Complete step by step answer:
- Let’s start by writing the reactions.
- When hydrogen peroxide reacts with Potassium periodate, $KI{O}_4$, potassium iodate, water and oxygen are formed as products. The reaction is represented as,
$$KI{O}_4+H_2{O}_2\to KI{O}_3+H_{2}O+O_2$$
- Oxygen has -2 oxidation state and potassium has +1 oxidation state. Let’s assume the oxidation state of iodine as ‘x’. Therefore, the oxidation state of iodine in $KI{O}_4$ is calculated as follows,
$$\begin{array}{rl}& x+1+(4\times -2)=0\\ & x=+7\end{array}$$
- Therefore, the oxidation state of iodine in $KI{O}_4$ is +7.

- Similarly, oxidation state of iodine in $KI{O}_3$ is calculated as,
$$\begin{array}{rl}& x+1+(3\times -2)=0\\ & x=+5\end{array}$$
- Therefore, iodine is getting reduced from +7 to +5.
- A reducing agent is the reagent which reduces the reacting species by itself getting oxidized.
- An oxidizing agent is the reagent which oxidizes the reacting species by itself getting reduced.
- Therefore, when hydrogen peroxide reacts with $KI{O}_4$, hydrogen peroxide acts as a reducing agent.

- Now, let’s see what happens when hydrogen peroxide reacts with ammonium hydroxide.
- When hydrogen peroxide reacts with ammonium hydroxide, dinitrogen trioxide and water is formed. The reaction is given as,
$$4H_2{O}_2+2N{H}_{4}OH\to N_2{O}_3+7H_{2}O$$
- Hydrogen has +1 oxidation state and oxygen has -2 oxidation state.

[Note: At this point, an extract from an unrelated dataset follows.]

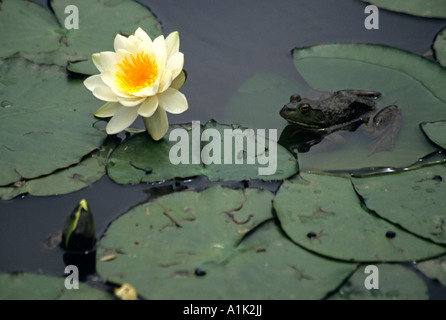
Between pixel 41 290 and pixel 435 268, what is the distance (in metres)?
2.08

Let’s assume the oxidation state of nitrogen is ‘x’. Therefore, the oxidation state of nitrogen in ammonium hydroxide is given as,
$$\begin{array}{rl}& x+(4\times +1)+(-2)+1=0\\ & x+4-2+1=0\\ & x=-3\end{array}$$
- Therefore, the oxidation state of nitrogen in $N{H}_{4}OH$ is -3.

- Similarly, let’s find the oxidation state of nitrogen in $N_2{O}_3$.
$$\begin{array}{rl}& 2x+(3\times -2)=0\\ & 2x=+6\\ & x=+3\end{array}$$
- Therefore, the oxidation state of nitrogen in $N_2{O}_3$ is +3.
- So in this reaction, nitrogen is getting oxidized from -3 to +3.
- Therefore, here hydrogen peroxide will act as an oxidizing agent.
- Therefore, hydrogen peroxide in its reaction with $KI{O}_4$ and $N{H}_{4}OH$ respectively is acting as a reducing agent, oxidizing agent.
So, the correct answer is “Option A”.

Note: Remember the reagent which oxidizes other species by itself getting reduced is an oxidizing agent and the reagent which reduces other species by itself getting oxidized is a reducing agent. Oxidation is the process of losing electrons or addition of oxygen or removal of hydrogen. Reduction is the process of gaining of electrons or removal of oxygen or addition of hydrogen.